Etwas anders gelagert war die Cyber-Attacke auf die Westfalen-AG, bekannt als Tankstellen-Betreiber und Gashändler. „Wir sind verschlüsselt worden“, berichtete Vorstandsmitglied Dr. Meike Schäffler. Kriminelle hatten sich ähnlich wie bei KTR ins Netzwerk geschlichen, alle Daten verschlüsselt und versucht, für den Entschlüsselung-Code Lösegeld zu erpressen. Bei Westfalen ging vorübergehend nichts mehr. Wie produzieren, wie ausliefern? Was wird etwa aus den 20.000 Patienten, die auf Sauerstoff von Westfalen angewiesen sind? „Wir haben wieder unsere geübten Zettel-und-Stift-Prozesse genutzt“, so Schäffler. 1800 Mitarbeiter in ganz Europa mussten improvisieren.

„Wir haben viel gelernt“

Doch das Unternehmen ließ sich nicht erpressen. Stattdessen „wurde jeder PC, jedes System neu aufgebaut“. Manche Daten ließen sich zurückholen, manche mussten rekonstruiert werden. Ein mühsamer Prozess, der seit Jahren andauert. „Wir haben viel gelernt“, sagt Schäffler. „Auch Demut.“ Denn auch bei der Westfalen AG hatten sie sich bis dahin ziemlich sicher gefühlt.

Cybercrime-Kongress von IHK und Polizei am 3. März 2023 in der Westlotto-Zentrale in Münster, von links: Jürgen Dekker (Leitender Kriminaldirektor), Markus Hartmann | Leitender Oberstaatsanwalt und Leiter Zentral- und Ansprechstelle Cybercrime in Nordrhein-Westfalen (ZAC NRW)), NRW-Innenminister Herbert Reul, IHK-Hauptgeschäftsführer Dr. Fritz Jaeckel, Polizeipräsidentin Alexandra Dorndorf, Andreas Kötter und Christiane Jansen (beide Westlotto).

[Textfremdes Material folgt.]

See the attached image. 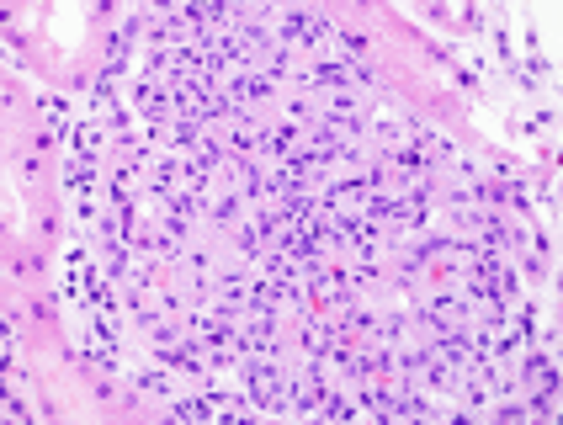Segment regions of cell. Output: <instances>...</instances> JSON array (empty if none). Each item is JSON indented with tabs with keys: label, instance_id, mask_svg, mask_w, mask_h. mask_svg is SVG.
Returning a JSON list of instances; mask_svg holds the SVG:
<instances>
[{
	"label": "cell",
	"instance_id": "obj_1",
	"mask_svg": "<svg viewBox=\"0 0 563 425\" xmlns=\"http://www.w3.org/2000/svg\"><path fill=\"white\" fill-rule=\"evenodd\" d=\"M255 393H261V399H277V372L255 367Z\"/></svg>",
	"mask_w": 563,
	"mask_h": 425
}]
</instances>
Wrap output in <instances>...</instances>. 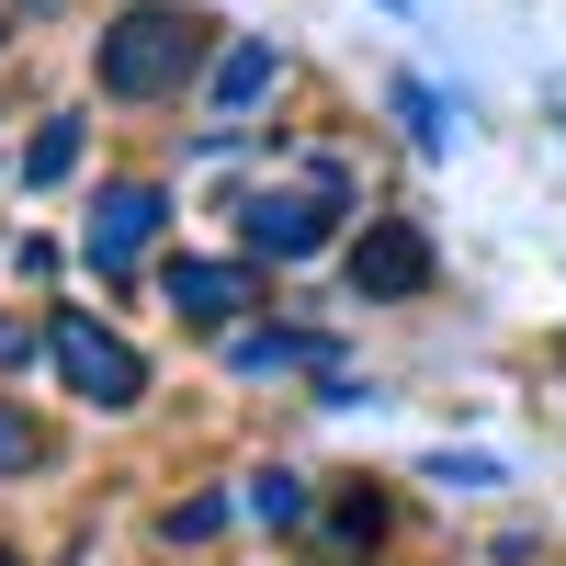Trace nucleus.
<instances>
[{
	"instance_id": "nucleus-1",
	"label": "nucleus",
	"mask_w": 566,
	"mask_h": 566,
	"mask_svg": "<svg viewBox=\"0 0 566 566\" xmlns=\"http://www.w3.org/2000/svg\"><path fill=\"white\" fill-rule=\"evenodd\" d=\"M216 34H227V23L181 12V0H136V12L103 23V45H91V80H103L114 103H181V91H205Z\"/></svg>"
},
{
	"instance_id": "nucleus-2",
	"label": "nucleus",
	"mask_w": 566,
	"mask_h": 566,
	"mask_svg": "<svg viewBox=\"0 0 566 566\" xmlns=\"http://www.w3.org/2000/svg\"><path fill=\"white\" fill-rule=\"evenodd\" d=\"M45 363H57V386H69L80 408H103V419L148 408V352H136L125 328H103L91 306H57V317H45Z\"/></svg>"
},
{
	"instance_id": "nucleus-3",
	"label": "nucleus",
	"mask_w": 566,
	"mask_h": 566,
	"mask_svg": "<svg viewBox=\"0 0 566 566\" xmlns=\"http://www.w3.org/2000/svg\"><path fill=\"white\" fill-rule=\"evenodd\" d=\"M159 227H170V193H159V181H91V216H80V261L103 272V283H125L136 261L159 250Z\"/></svg>"
},
{
	"instance_id": "nucleus-4",
	"label": "nucleus",
	"mask_w": 566,
	"mask_h": 566,
	"mask_svg": "<svg viewBox=\"0 0 566 566\" xmlns=\"http://www.w3.org/2000/svg\"><path fill=\"white\" fill-rule=\"evenodd\" d=\"M431 239H419V216H363V239H352V261H340V283H352V306H408V295H431Z\"/></svg>"
},
{
	"instance_id": "nucleus-5",
	"label": "nucleus",
	"mask_w": 566,
	"mask_h": 566,
	"mask_svg": "<svg viewBox=\"0 0 566 566\" xmlns=\"http://www.w3.org/2000/svg\"><path fill=\"white\" fill-rule=\"evenodd\" d=\"M328 216H340V205H328L317 181H306V193H295V181H272V193L239 205V250H250V261H317V250H328Z\"/></svg>"
},
{
	"instance_id": "nucleus-6",
	"label": "nucleus",
	"mask_w": 566,
	"mask_h": 566,
	"mask_svg": "<svg viewBox=\"0 0 566 566\" xmlns=\"http://www.w3.org/2000/svg\"><path fill=\"white\" fill-rule=\"evenodd\" d=\"M159 295L193 317V328H216V340H227V328L261 306V272H250V261H193V250H170V261H159Z\"/></svg>"
},
{
	"instance_id": "nucleus-7",
	"label": "nucleus",
	"mask_w": 566,
	"mask_h": 566,
	"mask_svg": "<svg viewBox=\"0 0 566 566\" xmlns=\"http://www.w3.org/2000/svg\"><path fill=\"white\" fill-rule=\"evenodd\" d=\"M272 80H283V45H272V34H227L216 69H205V114H216V136H239V114L272 103Z\"/></svg>"
},
{
	"instance_id": "nucleus-8",
	"label": "nucleus",
	"mask_w": 566,
	"mask_h": 566,
	"mask_svg": "<svg viewBox=\"0 0 566 566\" xmlns=\"http://www.w3.org/2000/svg\"><path fill=\"white\" fill-rule=\"evenodd\" d=\"M227 363L239 374H340L317 328H227Z\"/></svg>"
},
{
	"instance_id": "nucleus-9",
	"label": "nucleus",
	"mask_w": 566,
	"mask_h": 566,
	"mask_svg": "<svg viewBox=\"0 0 566 566\" xmlns=\"http://www.w3.org/2000/svg\"><path fill=\"white\" fill-rule=\"evenodd\" d=\"M239 510H250L261 533H306V522H317V499H306L295 464H250V476H239Z\"/></svg>"
},
{
	"instance_id": "nucleus-10",
	"label": "nucleus",
	"mask_w": 566,
	"mask_h": 566,
	"mask_svg": "<svg viewBox=\"0 0 566 566\" xmlns=\"http://www.w3.org/2000/svg\"><path fill=\"white\" fill-rule=\"evenodd\" d=\"M317 522H328V544L374 555V544H386V488H340V499H317Z\"/></svg>"
},
{
	"instance_id": "nucleus-11",
	"label": "nucleus",
	"mask_w": 566,
	"mask_h": 566,
	"mask_svg": "<svg viewBox=\"0 0 566 566\" xmlns=\"http://www.w3.org/2000/svg\"><path fill=\"white\" fill-rule=\"evenodd\" d=\"M69 170H80V114H45V125L23 136V181H34V193H57Z\"/></svg>"
},
{
	"instance_id": "nucleus-12",
	"label": "nucleus",
	"mask_w": 566,
	"mask_h": 566,
	"mask_svg": "<svg viewBox=\"0 0 566 566\" xmlns=\"http://www.w3.org/2000/svg\"><path fill=\"white\" fill-rule=\"evenodd\" d=\"M216 533H227V499H216V488H205V499H170V510H159V544H170V555H205Z\"/></svg>"
},
{
	"instance_id": "nucleus-13",
	"label": "nucleus",
	"mask_w": 566,
	"mask_h": 566,
	"mask_svg": "<svg viewBox=\"0 0 566 566\" xmlns=\"http://www.w3.org/2000/svg\"><path fill=\"white\" fill-rule=\"evenodd\" d=\"M34 464H45V419L0 397V476H34Z\"/></svg>"
},
{
	"instance_id": "nucleus-14",
	"label": "nucleus",
	"mask_w": 566,
	"mask_h": 566,
	"mask_svg": "<svg viewBox=\"0 0 566 566\" xmlns=\"http://www.w3.org/2000/svg\"><path fill=\"white\" fill-rule=\"evenodd\" d=\"M397 114H408V136H419V148H442V136H453V125H442V91H431V80H397Z\"/></svg>"
},
{
	"instance_id": "nucleus-15",
	"label": "nucleus",
	"mask_w": 566,
	"mask_h": 566,
	"mask_svg": "<svg viewBox=\"0 0 566 566\" xmlns=\"http://www.w3.org/2000/svg\"><path fill=\"white\" fill-rule=\"evenodd\" d=\"M34 352H45V328H34V317H12V306H0V386H12V374H23Z\"/></svg>"
},
{
	"instance_id": "nucleus-16",
	"label": "nucleus",
	"mask_w": 566,
	"mask_h": 566,
	"mask_svg": "<svg viewBox=\"0 0 566 566\" xmlns=\"http://www.w3.org/2000/svg\"><path fill=\"white\" fill-rule=\"evenodd\" d=\"M0 566H23V555H12V544H0Z\"/></svg>"
}]
</instances>
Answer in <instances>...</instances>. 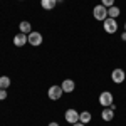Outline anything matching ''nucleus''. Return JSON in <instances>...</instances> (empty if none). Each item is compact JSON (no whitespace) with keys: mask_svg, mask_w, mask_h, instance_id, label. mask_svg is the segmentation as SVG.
<instances>
[{"mask_svg":"<svg viewBox=\"0 0 126 126\" xmlns=\"http://www.w3.org/2000/svg\"><path fill=\"white\" fill-rule=\"evenodd\" d=\"M99 104L103 108H111V109H114V97H113V93L103 91V93L99 94Z\"/></svg>","mask_w":126,"mask_h":126,"instance_id":"1","label":"nucleus"},{"mask_svg":"<svg viewBox=\"0 0 126 126\" xmlns=\"http://www.w3.org/2000/svg\"><path fill=\"white\" fill-rule=\"evenodd\" d=\"M93 17L96 20H99V22H104V20L108 19V9L104 7V5H96L94 9H93Z\"/></svg>","mask_w":126,"mask_h":126,"instance_id":"2","label":"nucleus"},{"mask_svg":"<svg viewBox=\"0 0 126 126\" xmlns=\"http://www.w3.org/2000/svg\"><path fill=\"white\" fill-rule=\"evenodd\" d=\"M62 94H64V91H62V87H61V86H50V87H49V91H47L49 99H52V101L61 99Z\"/></svg>","mask_w":126,"mask_h":126,"instance_id":"3","label":"nucleus"},{"mask_svg":"<svg viewBox=\"0 0 126 126\" xmlns=\"http://www.w3.org/2000/svg\"><path fill=\"white\" fill-rule=\"evenodd\" d=\"M64 119L67 121L69 125H74V123H79V113L74 109V108H71L67 109L66 113H64Z\"/></svg>","mask_w":126,"mask_h":126,"instance_id":"4","label":"nucleus"},{"mask_svg":"<svg viewBox=\"0 0 126 126\" xmlns=\"http://www.w3.org/2000/svg\"><path fill=\"white\" fill-rule=\"evenodd\" d=\"M103 27H104V30H106L108 34H114V32L118 30V22H116V19L108 17V19L103 22Z\"/></svg>","mask_w":126,"mask_h":126,"instance_id":"5","label":"nucleus"},{"mask_svg":"<svg viewBox=\"0 0 126 126\" xmlns=\"http://www.w3.org/2000/svg\"><path fill=\"white\" fill-rule=\"evenodd\" d=\"M27 39H29V44L30 46H34V47H37L42 44V34L40 32H35V30H32L29 35H27Z\"/></svg>","mask_w":126,"mask_h":126,"instance_id":"6","label":"nucleus"},{"mask_svg":"<svg viewBox=\"0 0 126 126\" xmlns=\"http://www.w3.org/2000/svg\"><path fill=\"white\" fill-rule=\"evenodd\" d=\"M111 79H113V82L121 84V82L126 79V72L123 71V69H113V72H111Z\"/></svg>","mask_w":126,"mask_h":126,"instance_id":"7","label":"nucleus"},{"mask_svg":"<svg viewBox=\"0 0 126 126\" xmlns=\"http://www.w3.org/2000/svg\"><path fill=\"white\" fill-rule=\"evenodd\" d=\"M29 42V39H27V34H22V32H19L15 37H14V46L15 47H22V46H25Z\"/></svg>","mask_w":126,"mask_h":126,"instance_id":"8","label":"nucleus"},{"mask_svg":"<svg viewBox=\"0 0 126 126\" xmlns=\"http://www.w3.org/2000/svg\"><path fill=\"white\" fill-rule=\"evenodd\" d=\"M61 87H62L64 93H72V91L76 89V82H74L72 79H64L62 84H61Z\"/></svg>","mask_w":126,"mask_h":126,"instance_id":"9","label":"nucleus"},{"mask_svg":"<svg viewBox=\"0 0 126 126\" xmlns=\"http://www.w3.org/2000/svg\"><path fill=\"white\" fill-rule=\"evenodd\" d=\"M101 118H103V121H113V118H114V109L104 108V109L101 111Z\"/></svg>","mask_w":126,"mask_h":126,"instance_id":"10","label":"nucleus"},{"mask_svg":"<svg viewBox=\"0 0 126 126\" xmlns=\"http://www.w3.org/2000/svg\"><path fill=\"white\" fill-rule=\"evenodd\" d=\"M59 0H40V5L44 10H52L56 5H57Z\"/></svg>","mask_w":126,"mask_h":126,"instance_id":"11","label":"nucleus"},{"mask_svg":"<svg viewBox=\"0 0 126 126\" xmlns=\"http://www.w3.org/2000/svg\"><path fill=\"white\" fill-rule=\"evenodd\" d=\"M20 32L22 34H27L29 35L30 32H32V25H30V22H27V20H24V22H20Z\"/></svg>","mask_w":126,"mask_h":126,"instance_id":"12","label":"nucleus"},{"mask_svg":"<svg viewBox=\"0 0 126 126\" xmlns=\"http://www.w3.org/2000/svg\"><path fill=\"white\" fill-rule=\"evenodd\" d=\"M91 113H89V111H82V113H79V121H81V123H84V125H87V123H89V121H91Z\"/></svg>","mask_w":126,"mask_h":126,"instance_id":"13","label":"nucleus"},{"mask_svg":"<svg viewBox=\"0 0 126 126\" xmlns=\"http://www.w3.org/2000/svg\"><path fill=\"white\" fill-rule=\"evenodd\" d=\"M119 14H121V10L118 9L116 5H113V7H109V9H108V17H111V19H116Z\"/></svg>","mask_w":126,"mask_h":126,"instance_id":"14","label":"nucleus"},{"mask_svg":"<svg viewBox=\"0 0 126 126\" xmlns=\"http://www.w3.org/2000/svg\"><path fill=\"white\" fill-rule=\"evenodd\" d=\"M10 78L9 76H0V89H9L10 86Z\"/></svg>","mask_w":126,"mask_h":126,"instance_id":"15","label":"nucleus"},{"mask_svg":"<svg viewBox=\"0 0 126 126\" xmlns=\"http://www.w3.org/2000/svg\"><path fill=\"white\" fill-rule=\"evenodd\" d=\"M101 5H104L106 9H109V7L114 5V0H101Z\"/></svg>","mask_w":126,"mask_h":126,"instance_id":"16","label":"nucleus"},{"mask_svg":"<svg viewBox=\"0 0 126 126\" xmlns=\"http://www.w3.org/2000/svg\"><path fill=\"white\" fill-rule=\"evenodd\" d=\"M7 97V89H0V101Z\"/></svg>","mask_w":126,"mask_h":126,"instance_id":"17","label":"nucleus"},{"mask_svg":"<svg viewBox=\"0 0 126 126\" xmlns=\"http://www.w3.org/2000/svg\"><path fill=\"white\" fill-rule=\"evenodd\" d=\"M71 126H86V125H84V123H81V121H79V123H74V125H71Z\"/></svg>","mask_w":126,"mask_h":126,"instance_id":"18","label":"nucleus"},{"mask_svg":"<svg viewBox=\"0 0 126 126\" xmlns=\"http://www.w3.org/2000/svg\"><path fill=\"white\" fill-rule=\"evenodd\" d=\"M49 126H61L59 123H56V121H52V123H49Z\"/></svg>","mask_w":126,"mask_h":126,"instance_id":"19","label":"nucleus"},{"mask_svg":"<svg viewBox=\"0 0 126 126\" xmlns=\"http://www.w3.org/2000/svg\"><path fill=\"white\" fill-rule=\"evenodd\" d=\"M121 39H123V40L126 42V32H123V34H121Z\"/></svg>","mask_w":126,"mask_h":126,"instance_id":"20","label":"nucleus"},{"mask_svg":"<svg viewBox=\"0 0 126 126\" xmlns=\"http://www.w3.org/2000/svg\"><path fill=\"white\" fill-rule=\"evenodd\" d=\"M125 32H126V22H125Z\"/></svg>","mask_w":126,"mask_h":126,"instance_id":"21","label":"nucleus"},{"mask_svg":"<svg viewBox=\"0 0 126 126\" xmlns=\"http://www.w3.org/2000/svg\"><path fill=\"white\" fill-rule=\"evenodd\" d=\"M20 2H22V0H20Z\"/></svg>","mask_w":126,"mask_h":126,"instance_id":"22","label":"nucleus"}]
</instances>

Foto: Gunnar A. Pier

Die Polizei hilft

Zwei deutliche Appelle hatte Hans-Josef Lemper vom Landeskriminalamt mitgebracht: Unternehmen, die angegriffen und in der Folge erpresst werden, sollten niemals Geld zahlen – und immer die Polizei rufen. Nur so sei es möglich, möglichst schnell gegen die international aufgestellten Kriminellen vorzugehen. Viel zu selten, sagte der Experte, werde die Polizei eingeschaltet, vielfach aus falscher Scham.

Dabei gingen die Beamten, die für ihre Ermittlungen in die Unternehmen kommen, diskret vor, kämen ohne Blaulicht und Uniform und übernähmen auch nicht das Regiment: „Wir unternehmen nichts, was die Unternehmen nicht möchten.“ Wer hingegen zahle, unterstütze kriminelle Banden – und das ohne Garantie, dass die Daten am Ende tatsächlich wieder verfügbar sind.

In Düsseldorf gibt es eine eigene stetig wachsende Abteilung, die Zentral- und Ansprechstelle Cybercrime in Nordrhein-Westfalen (ZAC NRW), erklärte deren Leiter Markus Hartmann. Und die sei für Unternehmen rund um die Uhr oder die Homepage des Justizministeriums NRW erreichbar.